Material provided START
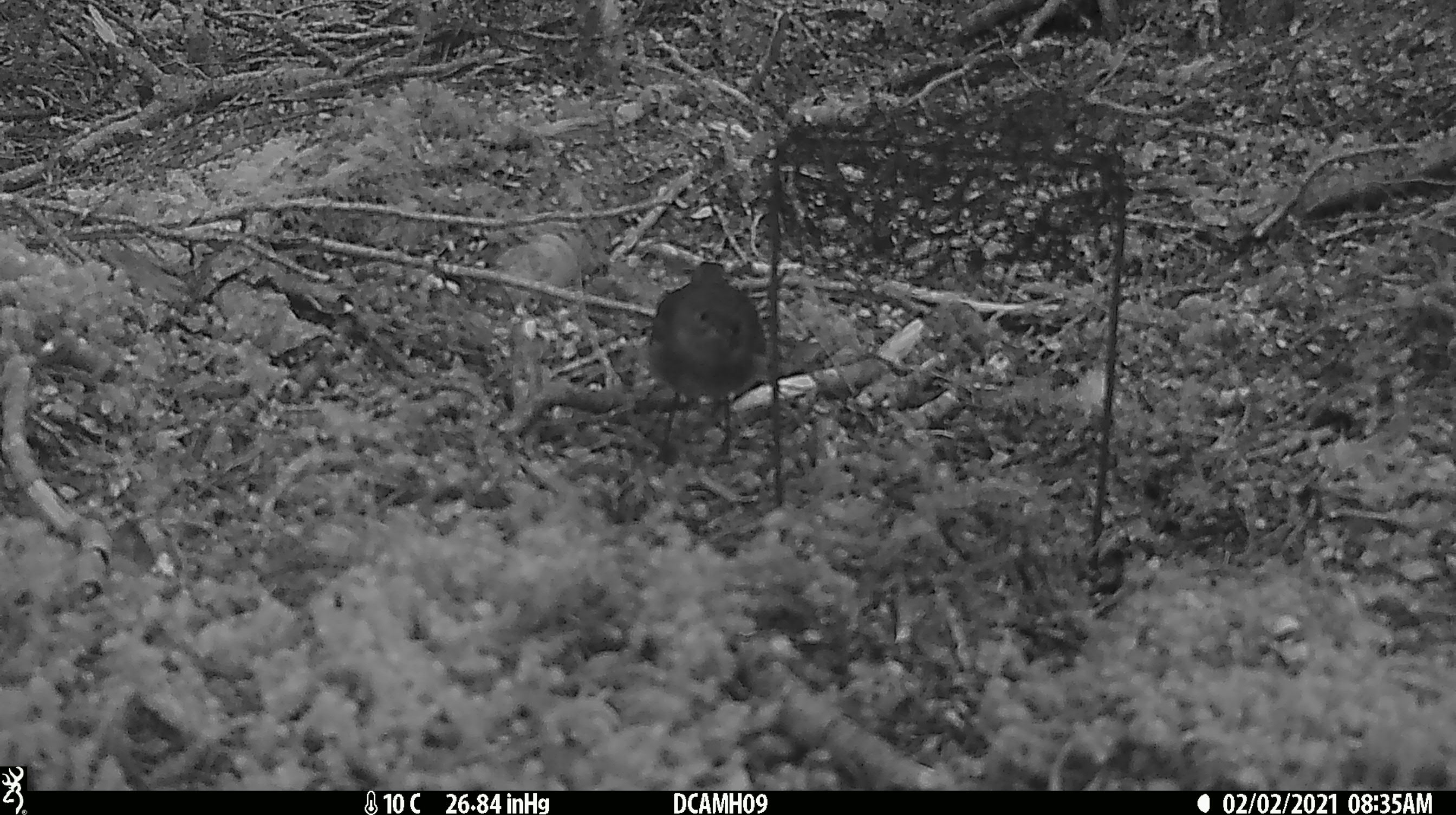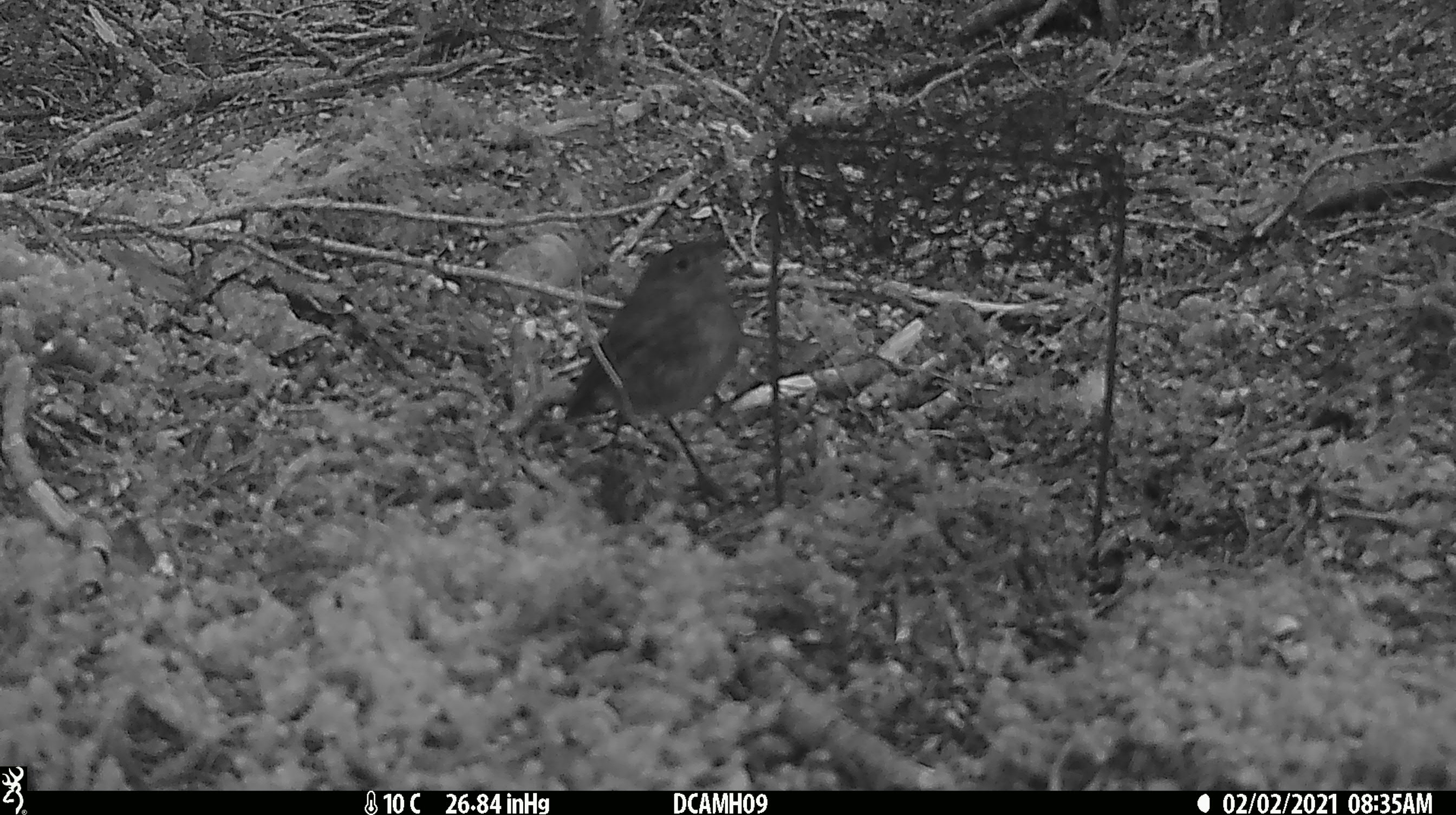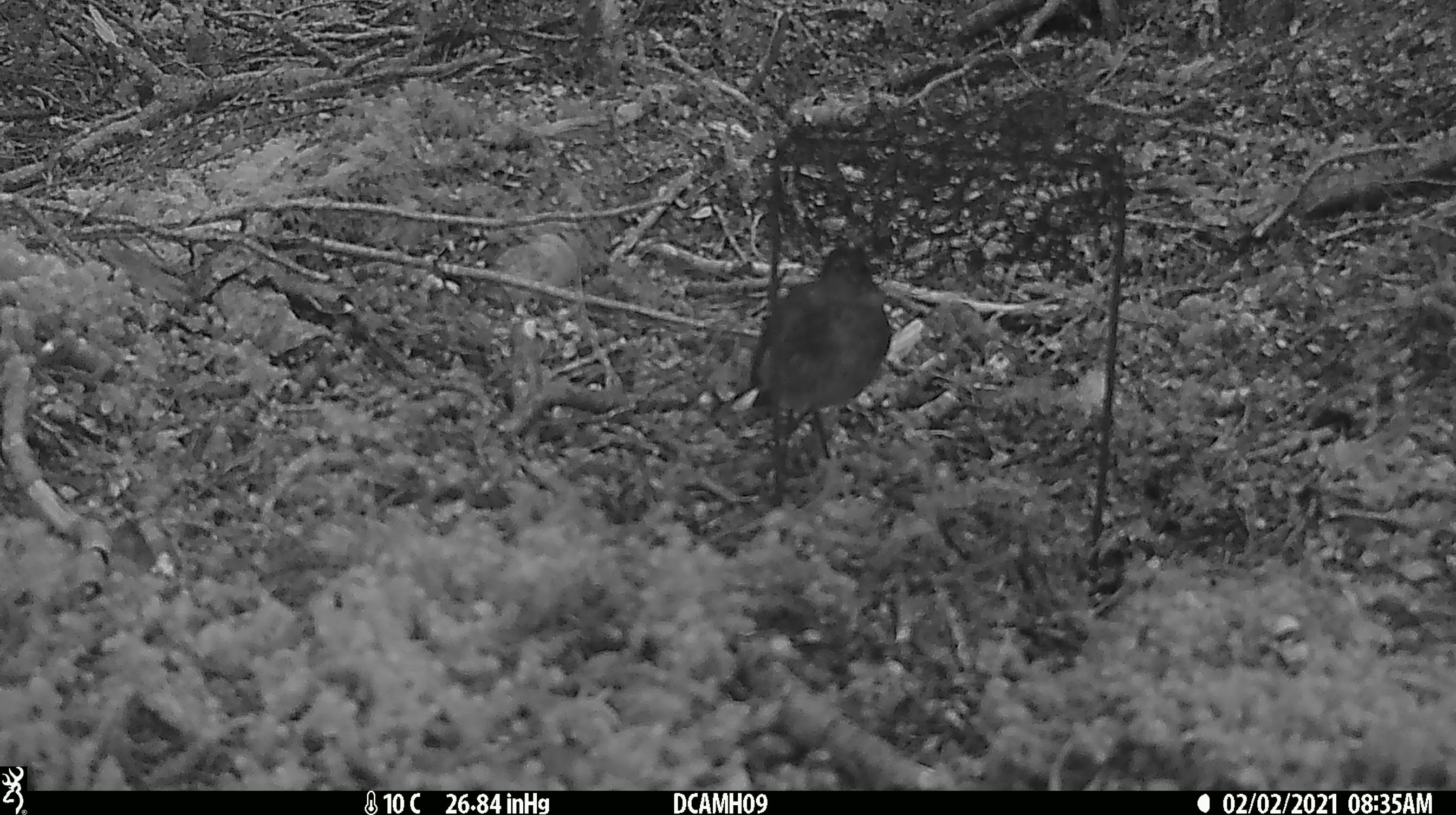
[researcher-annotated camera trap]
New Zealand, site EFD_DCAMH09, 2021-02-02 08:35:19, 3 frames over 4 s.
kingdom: Animalia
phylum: Chordata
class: Aves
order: Passeriformes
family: Petroicidae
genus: Petroica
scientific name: Petroica australis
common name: new zealand robin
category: robin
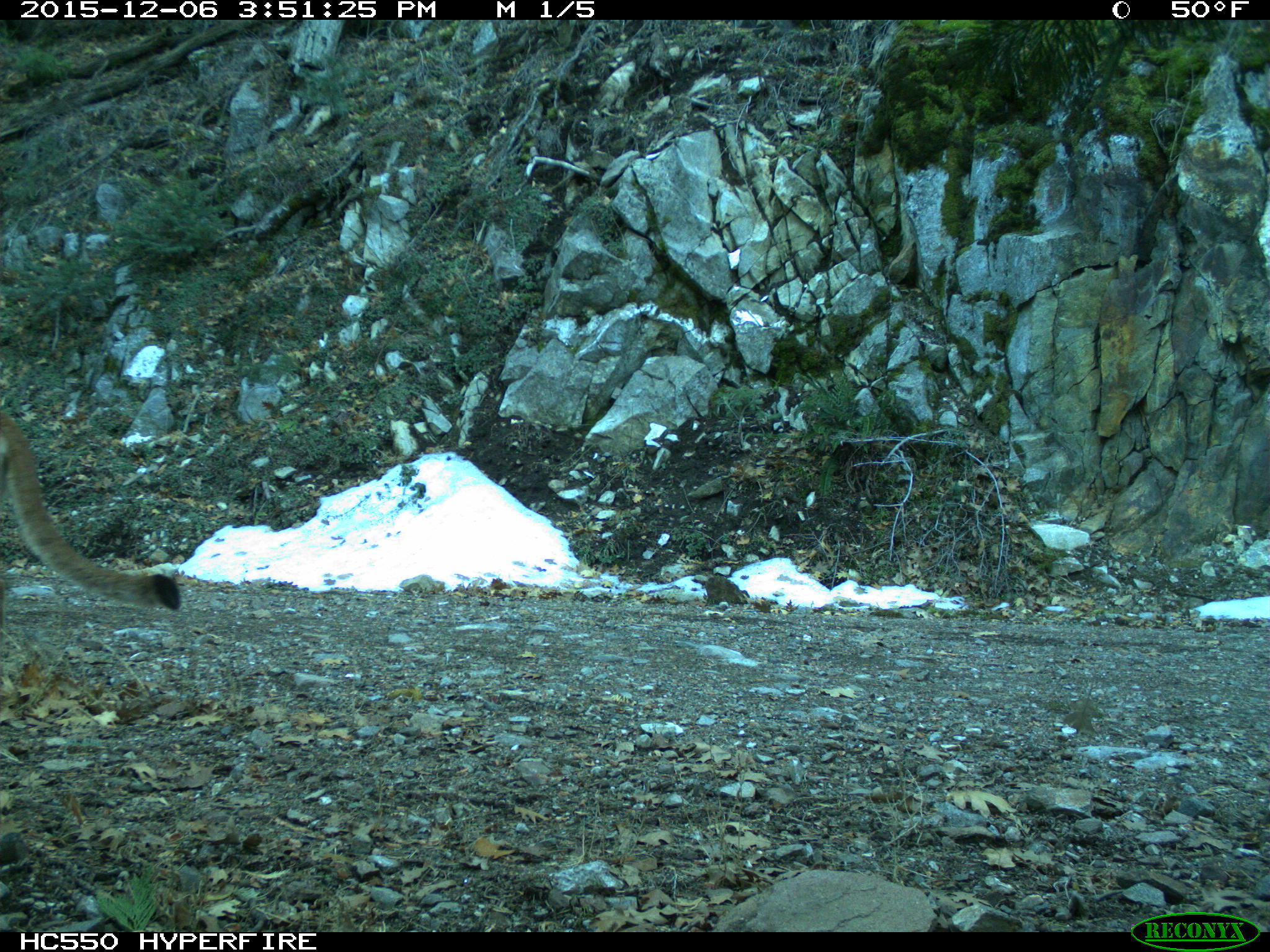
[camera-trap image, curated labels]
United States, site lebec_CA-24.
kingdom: Animalia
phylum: Chordata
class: Mammalia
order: Carnivora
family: Felidae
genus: Puma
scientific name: Puma concolor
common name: mountain lion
Puma concolor (mountain lion).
Material provided END
## Exercise prompt:
Both ends included, copy word for word the lines from the top of the entries above through the line with "class: Mammalia". No pictures.

## Solution to the exercise:
[researcher-annotated camera trap]
New Zealand, site EFD_DCAMH09, 2021-02-02 08:35:19, 3 frames over 4 s.
kingdom: Animalia
phylum: Chordata
class: Aves
order: Passeriformes
family: Petroicidae
genus: Petroica
scientific name: Petroica australis
common name: new zealand robin
category: robin
[camera-trap image, curated labels]
United States, site lebec_CA-24.
kingdom: Animalia
phylum: Chordata
class: Mammalia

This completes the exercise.